During a July presentation at the Black Hat conference by security engineers at Hustle Labs, a Microsoft mechanism called XBAP was used as a case-in-point for a demonstration of a much larger problem: the likelihood of vulnerabilities whenever interoperable code components use so-called
variant data types to exchange information. Soon afterward, Microsoft began addressing the possibility of an exploit using an attack vector they feared could be inspired by the Hustle Labs demo.
XBAP is a facilitator for XAML, the XML-based layout language that substitutes for HTML for building Web apps. Microsoft began rolling out XBAP in August 2008, with Service Pack 1 to .NET Framework 3.5. Responding at the time to criticism that the company tends to release Web-based functionality for Internet Explorer only, it produced a ".NET Framework Assistant" add-on to Firefox as well, along with a plug-in that enabled XBAP in Firefox.

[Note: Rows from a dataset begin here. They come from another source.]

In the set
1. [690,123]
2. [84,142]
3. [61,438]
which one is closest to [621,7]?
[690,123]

But neither extension gave Firefox users an option not for uninstallation. So when it was revealed that .NET's "ClickOnce" technology was potentially vulnerable, Firefox users were compelled to uninstall it manually. When users learned last weekend that Mozilla was blocking these add-ons, some bloggers assumed it was because of the ClickOnce matter, and reported it as such; ClickOnce is actually unrelated here.
Now, the problem going forward could be a number of Firefox users whose browsers are in need of some repair.
5:35 pm EDT October 19, 2009 · Responding to our story from earlier this morning, Mozilla Vice President for Engineering Mike Shaver told Betanews that this morning's unblocking action freed just the .NET Framework Assistant add-on for Firefox, not the Windows Presentation Foundation plug-in. It is Mozilla's belief, Shaver said, that this plug-in may still expose Firefox users to the principal vulnerability addressed in last Tuesday's Microsoft patch, as long as that plug-in remains enabled.
"We were told by Microsoft that the [.NET Assistant] add-on was vulnerable (and in fact at one point that the WPF plug-in was not, but we corrected that in conversation), and waited for confirmation from them that it wasn't before unblocking it," Shaver told Betanews. "We were not correcting ourselves; we were updating based on a Microsoft correction."